Read and consider Romans 12:1-2, Ephesians 4:1-3, and Colossians 3:1-4. Perhaps Paul's most doctrinal and foundational books and in all 3 of them he first establishes and roots the Church in Christ and His grace, then exhorts and teaches the Church what it looks like to live in Christ and His grace. He wants us to be convinced that nothing will separate us from Christ and His love for us even when we don’t have lovable thoughts, actions or words. Only Christ and His grace can explain that.
In Romans 12, we are encouraged to offer our bodies as living sacrifices. However, that exhortation comes after the necessary reminder of God’s mercy in our lives (Romans 1-11). In Ephesians 4, we are called to walk worthy of our calling. It took Paul three chapters to remind the Ephesian Church of what their calling already was, past tense. He asked them to walk in who they already were in Christ. And in Colossians 3, Paul first reminds them of what God had already done for them as well as to them for the purpose of establishing a foundation for their practical walk with Him. He reminded them of who they were by what Christ had done so that they would properly understand the walk of faith with Christ today.
Why is this all important? First and foremost, it displays the character and nature of our Heavenly Father, our Savior, and the permanently indwelling Holy Spirit. If we misunderstand God, we will misunderstand EVERYTHING else. It starts and ends with Him. Secondly, as God is the example and standard, we now have an eternally powerful and healthy motivation to follow Christ as His disciple. Christ and His grace are our motivation.
The solid foundation of Christ, the fullness of grace, can establish a strong assurance within us that sets us well for living with Him today in a world that desperately needs Him. We will be led into the valley of death of people’s lives, if you will, but if we are still wondering about our life and salvation in Christ, if we have doubts of our security in Him, we will never walk with Him in confidence through those valleys for the good of others. Only Christ and His grace assure us that everything will be okay even when it seems as if it will not.

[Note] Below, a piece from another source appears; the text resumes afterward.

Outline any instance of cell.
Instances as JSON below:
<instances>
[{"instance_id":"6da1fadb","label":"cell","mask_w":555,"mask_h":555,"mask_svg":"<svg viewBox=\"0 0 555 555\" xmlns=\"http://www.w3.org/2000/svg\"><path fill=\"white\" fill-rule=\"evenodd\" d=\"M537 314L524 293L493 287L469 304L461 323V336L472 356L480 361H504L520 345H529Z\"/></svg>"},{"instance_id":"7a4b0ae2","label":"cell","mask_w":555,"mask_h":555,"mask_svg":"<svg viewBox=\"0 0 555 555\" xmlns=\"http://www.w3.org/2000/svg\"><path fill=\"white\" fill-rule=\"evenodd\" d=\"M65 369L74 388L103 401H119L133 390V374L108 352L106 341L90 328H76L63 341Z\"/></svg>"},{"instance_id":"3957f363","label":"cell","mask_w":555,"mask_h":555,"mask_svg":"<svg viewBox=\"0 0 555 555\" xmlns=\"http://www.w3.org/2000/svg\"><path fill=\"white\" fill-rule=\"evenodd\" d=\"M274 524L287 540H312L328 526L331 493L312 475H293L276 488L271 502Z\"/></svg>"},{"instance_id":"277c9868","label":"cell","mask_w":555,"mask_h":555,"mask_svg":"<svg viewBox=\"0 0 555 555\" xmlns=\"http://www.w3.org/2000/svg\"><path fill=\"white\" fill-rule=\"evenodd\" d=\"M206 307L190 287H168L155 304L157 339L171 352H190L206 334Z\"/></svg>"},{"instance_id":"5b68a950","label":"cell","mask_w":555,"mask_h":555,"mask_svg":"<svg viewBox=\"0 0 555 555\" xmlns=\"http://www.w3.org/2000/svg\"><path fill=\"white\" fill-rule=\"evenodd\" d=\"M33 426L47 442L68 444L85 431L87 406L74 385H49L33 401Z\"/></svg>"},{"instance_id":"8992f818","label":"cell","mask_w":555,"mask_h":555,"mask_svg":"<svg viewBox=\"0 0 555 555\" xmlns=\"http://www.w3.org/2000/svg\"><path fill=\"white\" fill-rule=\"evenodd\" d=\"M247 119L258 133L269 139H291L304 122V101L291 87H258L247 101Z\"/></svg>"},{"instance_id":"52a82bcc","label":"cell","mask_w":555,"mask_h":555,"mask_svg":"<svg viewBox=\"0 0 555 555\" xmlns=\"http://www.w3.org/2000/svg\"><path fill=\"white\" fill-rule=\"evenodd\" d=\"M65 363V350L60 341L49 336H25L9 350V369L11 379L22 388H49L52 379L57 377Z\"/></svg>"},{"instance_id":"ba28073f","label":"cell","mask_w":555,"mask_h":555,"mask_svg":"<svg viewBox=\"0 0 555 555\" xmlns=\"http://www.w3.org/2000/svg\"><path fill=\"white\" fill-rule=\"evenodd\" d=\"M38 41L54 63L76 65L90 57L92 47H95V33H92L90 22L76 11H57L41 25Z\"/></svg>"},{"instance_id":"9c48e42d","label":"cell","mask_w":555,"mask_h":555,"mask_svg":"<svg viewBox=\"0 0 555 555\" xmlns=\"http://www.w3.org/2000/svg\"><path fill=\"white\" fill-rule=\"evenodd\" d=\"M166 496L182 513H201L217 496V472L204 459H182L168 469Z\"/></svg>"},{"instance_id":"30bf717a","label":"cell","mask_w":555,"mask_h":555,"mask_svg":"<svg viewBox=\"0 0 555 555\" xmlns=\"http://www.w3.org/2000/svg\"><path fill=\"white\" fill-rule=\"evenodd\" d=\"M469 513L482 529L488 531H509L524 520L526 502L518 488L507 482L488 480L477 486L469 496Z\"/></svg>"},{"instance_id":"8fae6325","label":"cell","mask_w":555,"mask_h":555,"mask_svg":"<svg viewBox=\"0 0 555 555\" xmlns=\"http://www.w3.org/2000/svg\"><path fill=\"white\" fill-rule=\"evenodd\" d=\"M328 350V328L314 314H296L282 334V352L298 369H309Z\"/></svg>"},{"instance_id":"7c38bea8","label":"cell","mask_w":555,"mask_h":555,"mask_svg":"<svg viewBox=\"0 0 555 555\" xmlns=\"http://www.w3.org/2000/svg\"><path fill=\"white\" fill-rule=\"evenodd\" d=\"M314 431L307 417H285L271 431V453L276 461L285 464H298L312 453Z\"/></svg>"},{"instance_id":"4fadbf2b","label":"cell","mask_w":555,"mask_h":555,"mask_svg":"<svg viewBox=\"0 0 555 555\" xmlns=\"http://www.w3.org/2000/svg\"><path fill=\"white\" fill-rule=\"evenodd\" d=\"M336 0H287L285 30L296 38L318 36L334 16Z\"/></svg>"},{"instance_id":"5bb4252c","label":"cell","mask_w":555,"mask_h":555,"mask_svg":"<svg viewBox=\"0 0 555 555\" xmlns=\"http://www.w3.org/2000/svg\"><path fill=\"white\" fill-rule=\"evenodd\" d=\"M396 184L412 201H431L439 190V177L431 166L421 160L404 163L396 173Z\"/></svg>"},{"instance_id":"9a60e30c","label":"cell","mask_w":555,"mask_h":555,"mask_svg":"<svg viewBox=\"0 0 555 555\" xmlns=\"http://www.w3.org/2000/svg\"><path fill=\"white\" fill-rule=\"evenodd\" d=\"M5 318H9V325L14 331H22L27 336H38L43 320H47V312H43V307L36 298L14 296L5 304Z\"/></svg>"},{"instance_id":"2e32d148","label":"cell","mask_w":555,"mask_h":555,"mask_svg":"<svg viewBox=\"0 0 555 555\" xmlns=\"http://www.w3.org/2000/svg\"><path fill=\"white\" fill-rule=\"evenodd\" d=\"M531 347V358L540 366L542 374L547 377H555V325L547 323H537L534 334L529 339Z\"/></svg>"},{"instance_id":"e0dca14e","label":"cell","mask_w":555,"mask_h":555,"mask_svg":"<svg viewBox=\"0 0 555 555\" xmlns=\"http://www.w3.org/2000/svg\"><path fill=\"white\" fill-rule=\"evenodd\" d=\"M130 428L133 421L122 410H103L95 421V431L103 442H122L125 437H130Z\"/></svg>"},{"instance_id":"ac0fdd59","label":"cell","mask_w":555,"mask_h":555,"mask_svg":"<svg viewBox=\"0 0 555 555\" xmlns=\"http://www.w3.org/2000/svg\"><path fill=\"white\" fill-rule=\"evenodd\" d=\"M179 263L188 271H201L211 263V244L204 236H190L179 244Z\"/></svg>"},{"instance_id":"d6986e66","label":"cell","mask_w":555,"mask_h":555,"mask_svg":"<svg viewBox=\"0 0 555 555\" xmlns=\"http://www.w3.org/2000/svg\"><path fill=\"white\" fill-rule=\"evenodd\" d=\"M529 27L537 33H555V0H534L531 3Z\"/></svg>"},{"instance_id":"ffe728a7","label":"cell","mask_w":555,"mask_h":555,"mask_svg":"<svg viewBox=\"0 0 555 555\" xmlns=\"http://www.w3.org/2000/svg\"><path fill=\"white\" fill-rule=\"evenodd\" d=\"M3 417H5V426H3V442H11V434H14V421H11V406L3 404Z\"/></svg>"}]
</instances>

In 1 Corinthians 15, Paul makes a bold statement about his work considering the work of other apostles. If his statement is not understood in its context and entirety, it would be outlandish and ludicrous. Paul states that he worked harder than any other apostle. Wow, what a prideful egomaniac! However, that couldn’t be further from the truth. Right after that he states, “Yet not I, but the grace of God that was with me.” Paul connected His work to the grace of God. He saw that it, God’s grace, was with and in him throughout all he did. He recognizes that he should not receive any accolades from others because it was Another who was the source of his work.
Christ is our life (Col. 3:4) and the life that we live is a life of faith (Gal. 2:20). That can ONLY be a reality through the grace of God.